Person probably got bored and wanted to do something for the new year. We all have that moment when we just stand still for a moment and suddenly got in to mood to do something weird. He probably saw the box and the idea came to his mind to put the lights away for the owner. Sometimes our body just respond to certain things.

I once went shopping and saw some item that wasn't suppose on a certain shelf but instead should be in a different area, so out of habit i spend a few minute taking those items back to their original place. Don't know why, but i just wanted to do it.

1 ( +2 / -1 )

There’s an ‘unofficial’ one-man “HOA” in the neighborhood here @Numan 8:14pm. (Walks up & down telling others how to shovel and where to pile snow. He’s even up in the pre-dawn re-shoveling if it not to his satisfaction. Of course, he insures none of the piles accumulate near his center home on the street.)

Perhaps the masked man in the video thinks HE is it in that neighborhood’s “HOA” ?

0 ( +2 / -2 )

Why not enjoying it, while it is still used and allowed? Don’t let yourself take away all enjoyments and reduce your life to 24 hours of working and sleeping. That’s a trend you shouldn’t follow for your physical and mental health’s sake.
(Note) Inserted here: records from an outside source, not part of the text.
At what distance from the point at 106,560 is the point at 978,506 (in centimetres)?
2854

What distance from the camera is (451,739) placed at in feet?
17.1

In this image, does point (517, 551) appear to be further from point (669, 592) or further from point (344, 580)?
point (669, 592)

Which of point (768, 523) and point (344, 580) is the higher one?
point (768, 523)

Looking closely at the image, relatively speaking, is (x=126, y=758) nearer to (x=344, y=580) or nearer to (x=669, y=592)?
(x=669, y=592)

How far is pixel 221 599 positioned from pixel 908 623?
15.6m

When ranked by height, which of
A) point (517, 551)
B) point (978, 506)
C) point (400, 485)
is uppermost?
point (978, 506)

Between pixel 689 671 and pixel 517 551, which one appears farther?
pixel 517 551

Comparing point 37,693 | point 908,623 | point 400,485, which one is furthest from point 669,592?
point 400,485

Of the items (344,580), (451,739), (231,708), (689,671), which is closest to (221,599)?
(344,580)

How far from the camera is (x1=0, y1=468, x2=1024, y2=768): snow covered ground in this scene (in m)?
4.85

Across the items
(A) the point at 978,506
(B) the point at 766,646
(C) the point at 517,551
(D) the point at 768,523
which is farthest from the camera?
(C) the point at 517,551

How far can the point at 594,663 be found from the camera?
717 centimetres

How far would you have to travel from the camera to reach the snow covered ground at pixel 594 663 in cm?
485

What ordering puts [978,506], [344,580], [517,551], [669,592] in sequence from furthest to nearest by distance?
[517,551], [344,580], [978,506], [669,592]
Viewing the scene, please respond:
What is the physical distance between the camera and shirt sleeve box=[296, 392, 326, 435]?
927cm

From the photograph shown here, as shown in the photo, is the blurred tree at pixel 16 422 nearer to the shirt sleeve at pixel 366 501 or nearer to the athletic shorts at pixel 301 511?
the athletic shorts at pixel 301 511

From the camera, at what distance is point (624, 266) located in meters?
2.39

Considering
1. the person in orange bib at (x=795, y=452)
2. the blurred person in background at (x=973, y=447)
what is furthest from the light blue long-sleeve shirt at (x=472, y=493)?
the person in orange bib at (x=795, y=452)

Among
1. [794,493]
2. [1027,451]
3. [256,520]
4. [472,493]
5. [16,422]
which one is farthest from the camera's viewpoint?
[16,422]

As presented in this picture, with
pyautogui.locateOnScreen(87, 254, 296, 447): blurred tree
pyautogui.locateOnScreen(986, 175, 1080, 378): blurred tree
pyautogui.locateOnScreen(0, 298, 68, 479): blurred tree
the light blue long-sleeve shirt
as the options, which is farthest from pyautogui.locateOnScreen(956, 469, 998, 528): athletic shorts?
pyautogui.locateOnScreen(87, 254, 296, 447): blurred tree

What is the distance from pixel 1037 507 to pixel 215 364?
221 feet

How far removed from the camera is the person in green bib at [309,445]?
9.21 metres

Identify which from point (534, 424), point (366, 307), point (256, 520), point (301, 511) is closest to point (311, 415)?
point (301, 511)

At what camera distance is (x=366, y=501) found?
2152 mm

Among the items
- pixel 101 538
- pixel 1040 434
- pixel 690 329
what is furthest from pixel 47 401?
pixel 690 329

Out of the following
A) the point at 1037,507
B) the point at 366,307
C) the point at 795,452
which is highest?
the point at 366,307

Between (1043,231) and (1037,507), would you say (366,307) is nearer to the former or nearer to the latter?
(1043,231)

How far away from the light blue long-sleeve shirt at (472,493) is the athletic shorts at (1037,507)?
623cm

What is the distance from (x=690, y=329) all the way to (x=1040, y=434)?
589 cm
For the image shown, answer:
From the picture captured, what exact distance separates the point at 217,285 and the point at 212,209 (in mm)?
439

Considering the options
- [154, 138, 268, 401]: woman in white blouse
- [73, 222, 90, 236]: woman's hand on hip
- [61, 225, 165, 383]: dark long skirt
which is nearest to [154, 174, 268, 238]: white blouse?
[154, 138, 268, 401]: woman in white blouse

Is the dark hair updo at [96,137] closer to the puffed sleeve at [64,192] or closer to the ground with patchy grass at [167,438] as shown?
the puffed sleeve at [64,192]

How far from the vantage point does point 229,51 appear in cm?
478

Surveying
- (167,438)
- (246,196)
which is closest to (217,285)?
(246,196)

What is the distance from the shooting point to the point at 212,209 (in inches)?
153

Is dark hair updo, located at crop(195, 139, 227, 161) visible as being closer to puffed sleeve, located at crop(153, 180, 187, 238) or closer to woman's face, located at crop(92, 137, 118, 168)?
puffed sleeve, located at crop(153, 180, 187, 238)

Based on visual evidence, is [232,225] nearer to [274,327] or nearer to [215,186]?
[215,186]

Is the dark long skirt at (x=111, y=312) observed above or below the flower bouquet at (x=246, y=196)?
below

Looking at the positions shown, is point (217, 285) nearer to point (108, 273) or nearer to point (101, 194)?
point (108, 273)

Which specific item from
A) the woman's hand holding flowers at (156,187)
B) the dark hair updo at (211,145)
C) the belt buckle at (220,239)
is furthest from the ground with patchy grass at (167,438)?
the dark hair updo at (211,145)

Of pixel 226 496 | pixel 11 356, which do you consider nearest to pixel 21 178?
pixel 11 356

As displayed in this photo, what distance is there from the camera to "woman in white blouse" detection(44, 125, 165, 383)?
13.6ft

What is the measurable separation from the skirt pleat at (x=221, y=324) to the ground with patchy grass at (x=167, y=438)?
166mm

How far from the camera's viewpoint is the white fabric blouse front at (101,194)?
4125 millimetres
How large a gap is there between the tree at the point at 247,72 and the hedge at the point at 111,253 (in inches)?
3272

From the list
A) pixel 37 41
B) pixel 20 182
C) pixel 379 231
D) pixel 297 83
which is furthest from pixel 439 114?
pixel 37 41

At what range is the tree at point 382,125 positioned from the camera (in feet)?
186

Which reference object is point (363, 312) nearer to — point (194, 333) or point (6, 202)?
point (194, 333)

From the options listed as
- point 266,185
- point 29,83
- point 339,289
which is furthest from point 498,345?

In a few years they’ll forbid it all anyway for reasons like corona, energy wasting, climate considerations etc. Look how they already treat your smoking or outside drinking habits , also after work, or all personal fireworks and other cultural habits as well as celebrations into the New Year, all those and more already heavy under fire in many countries, started even long before corona. And of course, as wanderlust-san above already has commented, any decorations / illuminations connected to Christmas celebrations are usually removed latest by Jan 6th. Maybe that is still not so widespread known among Japanese people, although they usually already now replace most of it even more quickly by Japanese new year celebration decorations around Dec 25 to 27th.

3 ( +3 / -0 )

I still have my Christmas lights up outside(taking them down this weekend). If anyone tried that with me I’d be extremely angry about it.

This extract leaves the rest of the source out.